The Aba textile mill was bombed five times during the war, and its machinery was looted, vandalized and scattered; yet its technicians managed to put it back into operation in five months. Nigerian army engineers estimated that it would take a year to rebuild the badly damaged waterworks at Nsukka; Ibo engineers did it in three weeks. The state abounds with similar tales. As the American manager of the Aba mill, a North Carolinian named W.A. Way, puts it: "Ain't no power on earth gonna hold these people back."

Last on the List. The recovery was made possible by Gowon's insistence that the Ibos, the most energetic and aggressive of Nigeria's 15 major tribes, should not be persecuted in defeat. Some 65 rebel officers have been allowed to rejoin the federal army. The state government is entirely in the hands of Ibos; the state administrator, Ukpabi Asika, was a federal loyalist during the war, but several of his commissioners and fully 99% of his civil servants fought on the Biafran side. Like many other influential Ibos who were closely involved with the Biafran regime, Novelists Chinua Achebe and Cyprian Ekwensi live in freedom in the East Central state today; both have returned to their writing.

It is also true, however, that the Ibos have been subjected to some discrimination. Shortly after the war ended, Major General Adeyinka Adebayo, the army's second-ranking officer, vowed that the Ibos, having lost the war, would not be permitted to win the peace. Many Nigerians, both in and out of the federal government, seem determined to defend those words. Most Ibos who held civil service jobs outside the East Central state before the war have been unable to win them back, even when no other qualified Nigerians are available to fill them. The East Central state is occupied by two federal army divisions, and it receives far less than its share of federal development funds. "The word is out," says one foreign-aid official, "that the East Central state is last on the list for everything, even books."

With its size and burgeoning economy, the Nigerian giant may yet succeed in strengthening and stabilizing all of Black Africa. Its progress will be seriously impeded, however, by its failure to achieve what Poet Pol Ndu described as the pooling of brothers with brother.
_____
In the passage on postwar Nigeria, how long did Ibo engineers take to rebuild the waterworks at Nsukka? The listing that follows comes from a separate source.

(Dataset excerpt)
_____
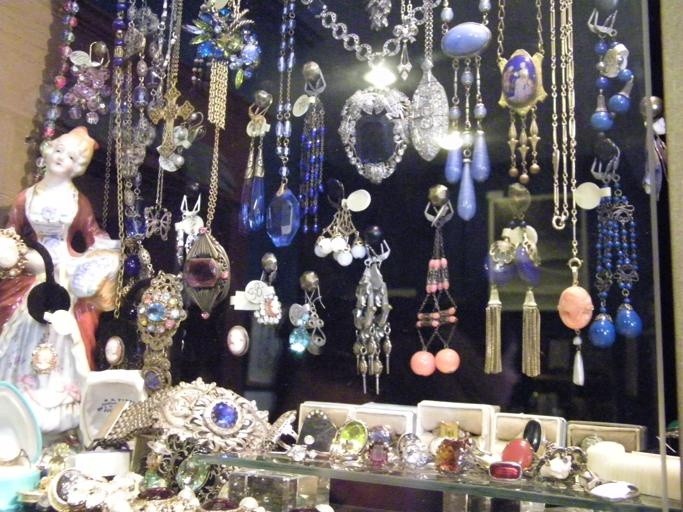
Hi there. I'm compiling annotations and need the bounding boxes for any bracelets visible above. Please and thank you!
[84,373,270,461]
[0,223,26,281]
_____
(Task response) Three weeks.